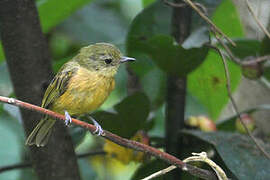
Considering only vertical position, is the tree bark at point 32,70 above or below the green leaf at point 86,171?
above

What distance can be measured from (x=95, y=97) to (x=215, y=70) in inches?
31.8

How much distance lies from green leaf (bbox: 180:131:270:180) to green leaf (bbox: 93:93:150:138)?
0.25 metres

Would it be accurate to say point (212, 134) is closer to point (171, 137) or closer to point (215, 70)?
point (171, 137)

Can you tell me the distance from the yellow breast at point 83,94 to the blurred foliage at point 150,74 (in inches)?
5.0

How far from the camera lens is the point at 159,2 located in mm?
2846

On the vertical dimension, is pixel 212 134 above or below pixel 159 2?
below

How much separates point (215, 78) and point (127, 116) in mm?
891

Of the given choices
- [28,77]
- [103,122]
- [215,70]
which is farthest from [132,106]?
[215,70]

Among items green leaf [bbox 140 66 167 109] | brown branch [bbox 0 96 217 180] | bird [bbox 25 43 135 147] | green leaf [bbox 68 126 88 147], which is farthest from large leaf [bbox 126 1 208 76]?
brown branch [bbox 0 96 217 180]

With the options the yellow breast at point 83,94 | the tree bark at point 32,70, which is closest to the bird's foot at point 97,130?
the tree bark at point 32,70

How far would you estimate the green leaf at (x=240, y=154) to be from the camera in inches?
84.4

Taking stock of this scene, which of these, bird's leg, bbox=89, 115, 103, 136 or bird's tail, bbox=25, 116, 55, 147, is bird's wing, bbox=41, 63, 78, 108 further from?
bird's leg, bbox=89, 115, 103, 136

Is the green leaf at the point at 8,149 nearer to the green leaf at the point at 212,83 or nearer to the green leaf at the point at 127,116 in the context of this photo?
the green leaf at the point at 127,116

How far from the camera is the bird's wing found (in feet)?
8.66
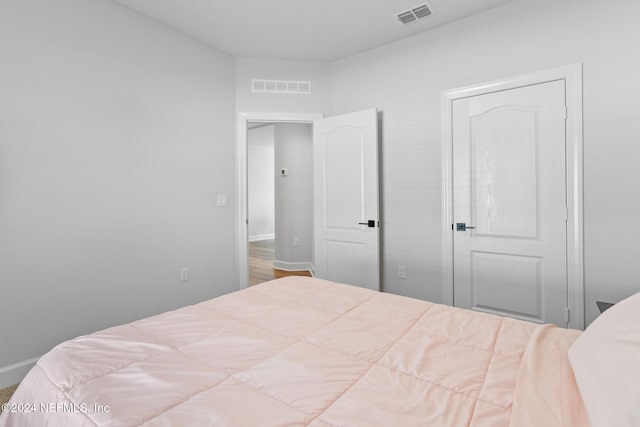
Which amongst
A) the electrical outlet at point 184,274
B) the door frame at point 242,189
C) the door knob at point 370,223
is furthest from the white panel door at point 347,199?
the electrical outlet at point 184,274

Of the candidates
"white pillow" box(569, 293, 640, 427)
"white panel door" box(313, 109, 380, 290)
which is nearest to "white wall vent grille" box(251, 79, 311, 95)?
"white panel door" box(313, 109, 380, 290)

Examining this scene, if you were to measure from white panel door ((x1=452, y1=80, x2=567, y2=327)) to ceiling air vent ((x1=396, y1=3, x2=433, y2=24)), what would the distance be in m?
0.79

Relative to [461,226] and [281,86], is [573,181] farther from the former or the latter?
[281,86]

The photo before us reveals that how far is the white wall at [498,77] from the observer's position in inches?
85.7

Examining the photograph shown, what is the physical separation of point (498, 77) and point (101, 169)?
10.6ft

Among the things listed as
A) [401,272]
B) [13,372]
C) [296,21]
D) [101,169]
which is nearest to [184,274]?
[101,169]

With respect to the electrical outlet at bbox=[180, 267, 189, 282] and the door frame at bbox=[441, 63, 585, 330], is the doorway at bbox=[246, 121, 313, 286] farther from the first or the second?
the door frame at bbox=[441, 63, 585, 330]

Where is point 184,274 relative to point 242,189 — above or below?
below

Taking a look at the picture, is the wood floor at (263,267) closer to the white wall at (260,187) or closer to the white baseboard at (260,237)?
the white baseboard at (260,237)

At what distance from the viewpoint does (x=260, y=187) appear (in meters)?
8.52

* * *

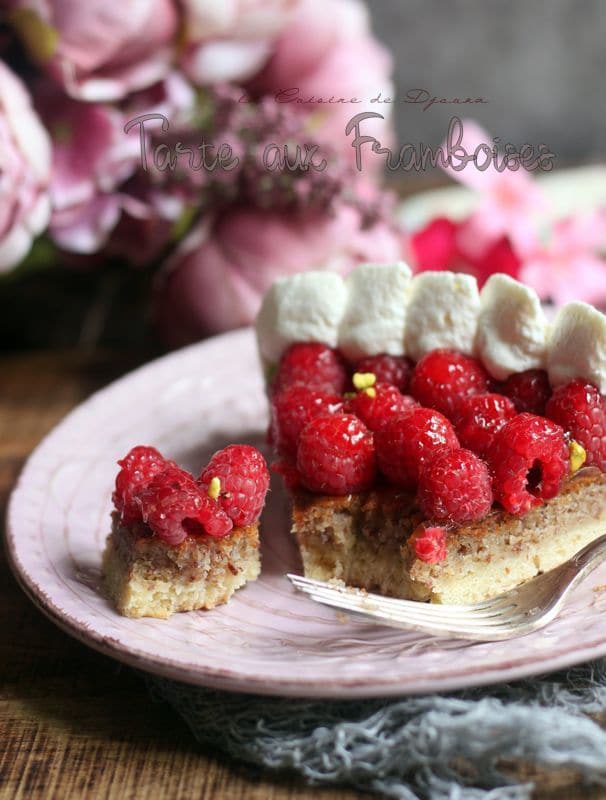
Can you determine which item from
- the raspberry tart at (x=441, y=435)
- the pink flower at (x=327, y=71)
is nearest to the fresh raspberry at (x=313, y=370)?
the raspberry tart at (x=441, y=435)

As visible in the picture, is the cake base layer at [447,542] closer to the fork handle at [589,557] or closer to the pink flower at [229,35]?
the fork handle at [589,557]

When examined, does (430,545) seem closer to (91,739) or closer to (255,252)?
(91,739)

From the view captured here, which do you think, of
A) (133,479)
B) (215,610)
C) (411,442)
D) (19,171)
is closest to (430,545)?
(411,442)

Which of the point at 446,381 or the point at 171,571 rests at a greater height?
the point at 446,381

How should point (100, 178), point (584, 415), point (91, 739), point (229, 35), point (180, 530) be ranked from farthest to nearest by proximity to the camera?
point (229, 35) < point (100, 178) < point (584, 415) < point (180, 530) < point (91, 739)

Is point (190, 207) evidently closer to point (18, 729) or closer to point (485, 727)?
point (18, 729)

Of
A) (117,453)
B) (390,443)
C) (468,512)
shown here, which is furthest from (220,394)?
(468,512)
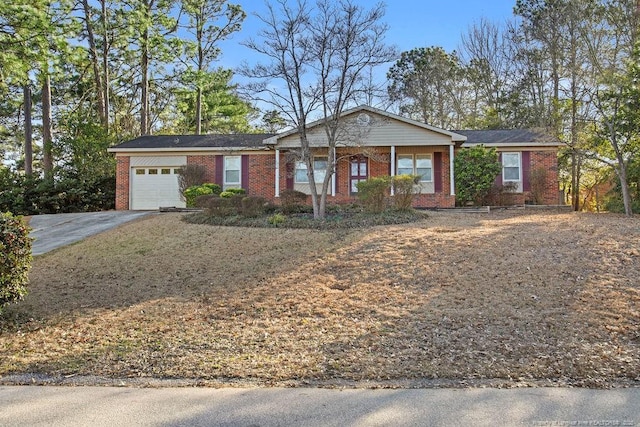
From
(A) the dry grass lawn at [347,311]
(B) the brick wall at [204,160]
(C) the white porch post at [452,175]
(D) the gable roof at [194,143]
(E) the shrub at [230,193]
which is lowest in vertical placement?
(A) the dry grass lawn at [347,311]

* WHAT YOU NEED TO DO: Find every line in the records above that contains the word "distance" and copy each of those lines.

* THE OUTPUT:
What distance can be measured from (x=95, y=97) to (x=215, y=70) in inches?
How much distance lies from green leaf (bbox: 180:131:270:180) to green leaf (bbox: 93:93:150:138)?
Can you tell me the distance from the yellow breast at point 83,94 to the blurred foliage at point 150,74 (in inches)?
Examining this scene, if you were to measure from white panel door ((x1=452, y1=80, x2=567, y2=327)) to ceiling air vent ((x1=396, y1=3, x2=433, y2=24)), what would the distance be in m?
At what distance from the viewpoint does (x=260, y=187) appear (in meters)?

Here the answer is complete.